Kathleen Shanahan, a former chief of staff for Jeb Bush and a top Cain supporter in Florida, said she will focus on helping with the Republican National Convention rather than jumping aboard another campaign.
"My excitement is not easily transferable," said Shanahan, lamenting that Cain's top campaign advisers were ill-equipped to launch a major national campaign after Florida Republicans put him in the top tier at Presidency 5.
"Herman Cain represented two things: One, he represented big ideas. And two, he represented the inability of the national campaign to scale their skill set to a national size," she said.
Most insiders think that Mitt Romney will win out because of his money and the strength of his campaign organization. But polls suggest that Republican voters don't want Romney as their nominee, even though he does best against President Barack Obama in a theoretical matchup.
Still, recent polls show that Democrats are less enthusiastic about voting than Republicans are, and the incumbent president is highly vulnerable because of the bad economy.
Patricia Sullivan, a Lake County tea party organizer who was part of Cain's campaign, said the candidate left a legacy that spoke to the power of the grass roots.
"What I'm doing is I'm taking a step back and I'm reassessing what I want from a candidate," she said. "Because what I wanted I can't have. I wanted a champion for the people."
When asked who was definitely off her list, Sullivan listed Romney, Paul, Jon Huntsman and Michele Bachmann. That leaves Texas Gov. Rick Perry, former Pennsylvania Sen. Rick Santorum and former House Speaker Gingrich.
Gingrich's campaign resembles Cain's in the early days of his frontrunner status: He doesn't appear to have a real campaign. Like Cain, Gingrich pulls double duty on the campaign trail by selling his books. Gingrich has excelled during multiple debates.
Also, like Cain, Gingrich has been associated with extramarital affairs. But Gingrich has acknowledged that on the campaign trail — Cain still denies any wrongdoing — and has tried to fashion his faults as a tale of redemption. Some social conservatives, such as Gonzalez, say Gingrich's infidelity is too tough to forgive politically.

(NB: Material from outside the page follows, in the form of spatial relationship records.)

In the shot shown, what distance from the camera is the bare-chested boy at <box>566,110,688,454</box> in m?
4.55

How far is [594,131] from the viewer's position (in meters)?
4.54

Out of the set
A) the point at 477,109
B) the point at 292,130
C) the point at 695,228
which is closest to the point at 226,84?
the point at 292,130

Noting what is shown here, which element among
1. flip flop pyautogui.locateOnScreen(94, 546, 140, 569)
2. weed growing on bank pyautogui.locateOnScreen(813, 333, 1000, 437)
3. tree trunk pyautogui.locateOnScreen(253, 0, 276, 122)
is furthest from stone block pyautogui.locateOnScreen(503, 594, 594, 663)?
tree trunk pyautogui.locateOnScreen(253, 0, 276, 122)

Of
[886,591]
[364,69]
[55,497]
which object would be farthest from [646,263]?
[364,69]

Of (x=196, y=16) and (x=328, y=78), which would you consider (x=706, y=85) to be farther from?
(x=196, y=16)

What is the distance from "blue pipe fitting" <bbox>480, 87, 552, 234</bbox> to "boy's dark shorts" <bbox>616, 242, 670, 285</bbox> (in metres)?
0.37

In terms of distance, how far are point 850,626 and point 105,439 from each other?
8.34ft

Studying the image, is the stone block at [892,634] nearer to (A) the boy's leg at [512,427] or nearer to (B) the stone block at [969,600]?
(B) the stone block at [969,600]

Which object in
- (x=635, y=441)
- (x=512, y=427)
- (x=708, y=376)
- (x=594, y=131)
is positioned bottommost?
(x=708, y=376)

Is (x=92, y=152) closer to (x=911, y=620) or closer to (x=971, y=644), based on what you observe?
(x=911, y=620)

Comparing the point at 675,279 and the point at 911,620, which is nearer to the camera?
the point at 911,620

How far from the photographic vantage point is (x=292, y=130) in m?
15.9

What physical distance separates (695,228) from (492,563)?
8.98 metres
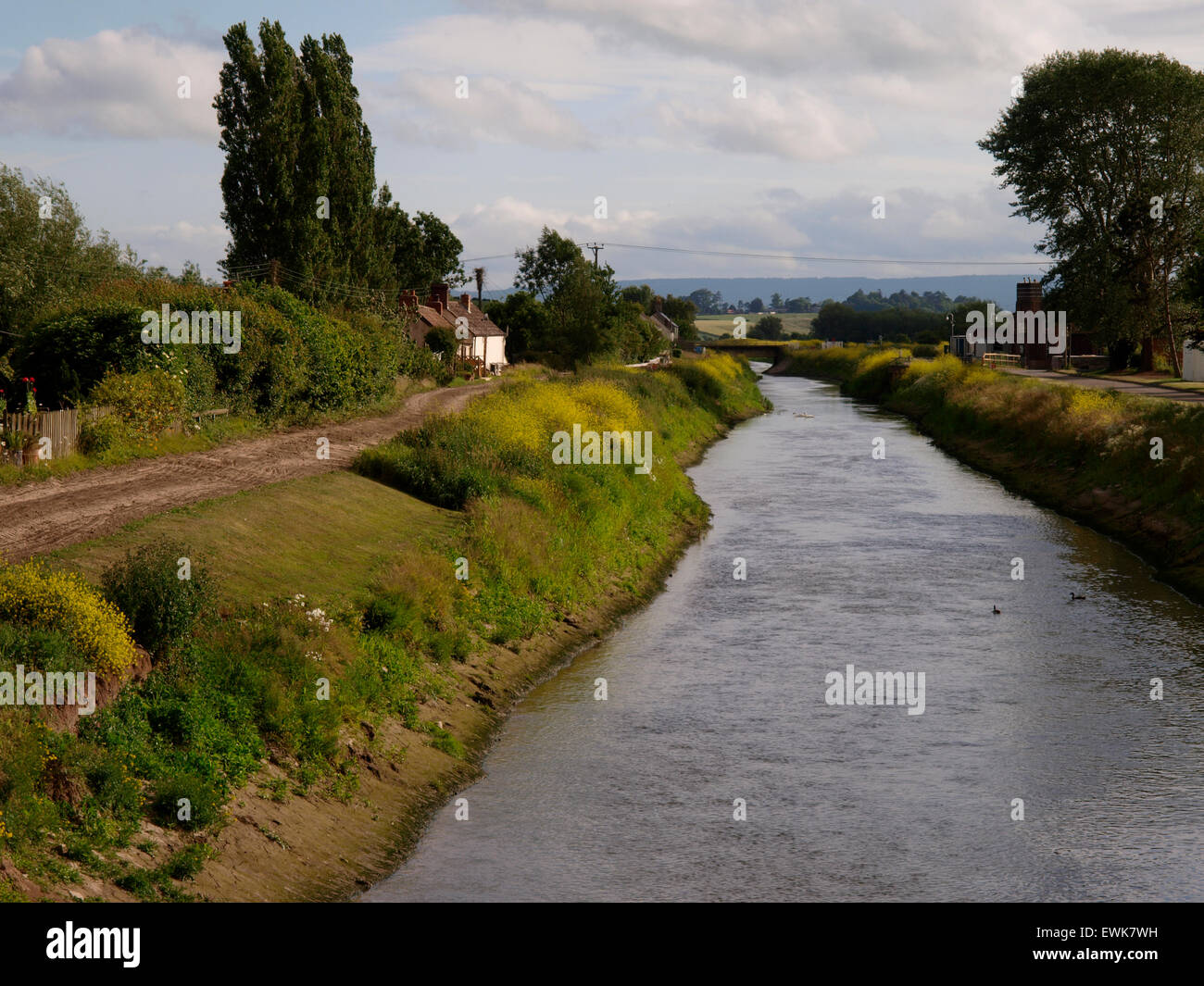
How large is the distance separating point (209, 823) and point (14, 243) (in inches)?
1951

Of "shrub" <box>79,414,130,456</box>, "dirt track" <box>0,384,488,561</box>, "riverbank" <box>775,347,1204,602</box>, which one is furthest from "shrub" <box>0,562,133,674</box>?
"riverbank" <box>775,347,1204,602</box>

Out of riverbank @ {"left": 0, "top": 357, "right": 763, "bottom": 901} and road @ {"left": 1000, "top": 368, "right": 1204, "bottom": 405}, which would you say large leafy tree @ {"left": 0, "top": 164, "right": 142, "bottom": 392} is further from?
road @ {"left": 1000, "top": 368, "right": 1204, "bottom": 405}

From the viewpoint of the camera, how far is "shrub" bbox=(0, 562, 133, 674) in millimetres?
14289

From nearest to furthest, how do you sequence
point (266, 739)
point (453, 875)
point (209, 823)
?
point (209, 823)
point (453, 875)
point (266, 739)

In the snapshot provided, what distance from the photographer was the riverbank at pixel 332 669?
12.8 meters

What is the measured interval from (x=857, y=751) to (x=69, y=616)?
12200 millimetres

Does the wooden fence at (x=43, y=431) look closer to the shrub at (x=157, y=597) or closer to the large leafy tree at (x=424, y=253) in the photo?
the shrub at (x=157, y=597)

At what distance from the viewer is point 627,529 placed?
35.7m

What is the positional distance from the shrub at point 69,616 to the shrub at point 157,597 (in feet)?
2.83

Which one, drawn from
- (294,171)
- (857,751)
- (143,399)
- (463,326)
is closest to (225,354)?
(143,399)

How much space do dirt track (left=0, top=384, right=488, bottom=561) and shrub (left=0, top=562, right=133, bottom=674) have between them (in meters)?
3.33
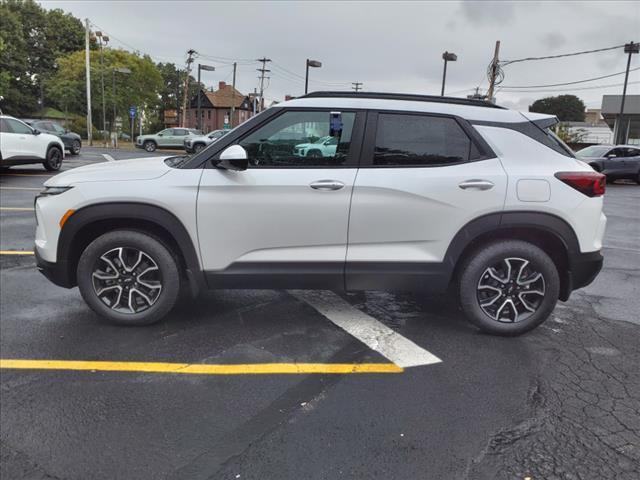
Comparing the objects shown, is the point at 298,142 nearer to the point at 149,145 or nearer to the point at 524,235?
the point at 524,235

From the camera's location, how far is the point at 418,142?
3773mm

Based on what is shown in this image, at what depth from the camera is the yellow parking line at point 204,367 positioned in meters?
3.31

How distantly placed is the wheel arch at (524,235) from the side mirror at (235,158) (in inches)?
64.0

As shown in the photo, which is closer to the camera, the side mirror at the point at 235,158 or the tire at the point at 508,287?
the side mirror at the point at 235,158

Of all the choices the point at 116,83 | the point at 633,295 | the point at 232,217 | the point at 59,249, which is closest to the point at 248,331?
the point at 232,217

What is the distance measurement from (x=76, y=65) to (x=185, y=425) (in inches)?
2187

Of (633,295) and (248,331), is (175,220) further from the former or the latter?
(633,295)

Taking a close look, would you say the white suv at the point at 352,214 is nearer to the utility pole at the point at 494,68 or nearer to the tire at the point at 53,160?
the tire at the point at 53,160

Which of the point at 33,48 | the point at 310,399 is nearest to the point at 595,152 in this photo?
the point at 310,399

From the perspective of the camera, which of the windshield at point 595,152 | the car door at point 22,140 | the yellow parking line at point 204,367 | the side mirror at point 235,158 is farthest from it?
the windshield at point 595,152

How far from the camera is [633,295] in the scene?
5.19 m

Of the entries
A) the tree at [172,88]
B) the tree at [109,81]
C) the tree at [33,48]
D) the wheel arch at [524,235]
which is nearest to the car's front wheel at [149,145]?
the tree at [109,81]

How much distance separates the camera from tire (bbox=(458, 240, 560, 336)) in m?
3.78

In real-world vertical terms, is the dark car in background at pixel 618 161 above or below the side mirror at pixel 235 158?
above
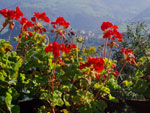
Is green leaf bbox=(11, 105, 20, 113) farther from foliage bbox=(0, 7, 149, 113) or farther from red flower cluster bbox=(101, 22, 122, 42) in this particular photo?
red flower cluster bbox=(101, 22, 122, 42)

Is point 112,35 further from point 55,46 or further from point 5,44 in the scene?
point 5,44

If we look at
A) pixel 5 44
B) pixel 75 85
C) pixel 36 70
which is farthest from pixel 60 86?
pixel 5 44

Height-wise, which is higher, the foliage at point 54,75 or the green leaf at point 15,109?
the foliage at point 54,75

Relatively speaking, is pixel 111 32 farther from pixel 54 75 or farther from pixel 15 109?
pixel 15 109

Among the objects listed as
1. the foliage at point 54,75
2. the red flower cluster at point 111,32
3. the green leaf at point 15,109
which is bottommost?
the green leaf at point 15,109

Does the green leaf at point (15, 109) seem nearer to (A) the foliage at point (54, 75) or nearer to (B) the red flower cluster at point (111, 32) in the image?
(A) the foliage at point (54, 75)

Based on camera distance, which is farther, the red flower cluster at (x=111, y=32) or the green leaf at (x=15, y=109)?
the red flower cluster at (x=111, y=32)

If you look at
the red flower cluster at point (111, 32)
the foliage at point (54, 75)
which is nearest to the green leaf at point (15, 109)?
the foliage at point (54, 75)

Gingrich is getting anywhere from 40 to 50 percent of the vote in Florida, according to state polls, which also indicate that Cain voters are going to Gingrich in droves.
Washington insiders, though, say it's only a matter of time before Gingrich — who can be sharp-tongued and haughty — falls apart. His frosty relations with some Republicans led Gingrich to resign from the U.S. House when his post as speaker seemed in doubt in 1998.
Like many of Cain's supporters, Republican strategist Adam Goodman said he's in a wait-and-see mode. Rep. Scott Plakon, a Longwood Republican and the first member of the Florida Legislature to endorse Cain, said he, too, is taking his time.
But time is running out. The Iowa caucuses begin Jan. 3. The Florida primary is Jan. 31.
Blogger and campaign operative Sarah Rumpf had planned to stick with Perry until he fell apart during the Florida Republican straw poll and debate in September. She then went with Cain. Today, she sounds as if she's leaning toward Gingrich.
"I want somebody who gets that there are problems — and is angry about it — but still has an optimistic message," she said. "Michele Bachmann and Santorum sound too negative and crazy all the time. Huntsman doesn't sound like he's really upset about anything."
Times political editor Adam C. Smith contributed to this report.